Si antes de la pandemia ya era muy complicado para los pueblos indígenas acceder a vacunas y medicamentos para tratar epidemias como la del dengue y el VIH, ¿cómo resistir a este nuevo coronavirus?

Tras seis meses de haberse declarado la emergencia sanitaria, hartos de que las autoridades no los escuchen, varias comunidades amazónicas han exigido medicinas, atención médica y alimentos seguros que les permitan sobrevivir. Otras se organizan para protestar, aunque reciban balazos de la policía como respuesta.
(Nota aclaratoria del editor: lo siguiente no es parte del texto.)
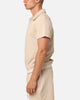 XXIII Danny Knit Polo Shirt Beige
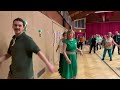 In Walked You - Line Dance Demonstration with Maggie Gallagher in Austria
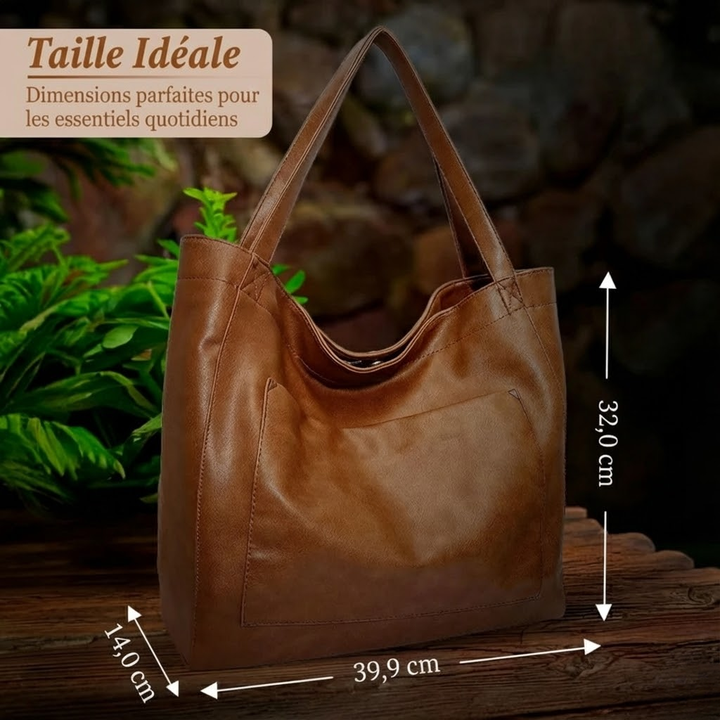 Aurora™ | Vintage-Schultertasche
En la frontera amazónica, donde viven los quichuas, todavía nadie ha fallecido oficialmente de la COVID-19. Dada la escasez de medicinas, hay enfermos tratándose con plantas medicinales o toman tés herbales. En Nueva Andoas, el 60 por ciento de la población dio positivo a las pruebas rápidas, incluyendo a Lucas, el hijo de 11 años de Hualinga, quien tiene la sangre contaminada por los derrames.

Hualinga sueña con vivir en una nación indígena con su propio gobierno y leyes. Ese sería un modo de cortar esa cadena de tragedias y la indolencia del Estado, si acaso es posible imaginar uno que los libere del doble azote del petróleo y el virus.

“Si existiera un país así, sería quizás diferente para los pueblos amazónicos”.

“¿Y cuándo crees que eso ocurra?”, le pregunté.

“Cuando un indígena y un occidental valgan lo mismo”.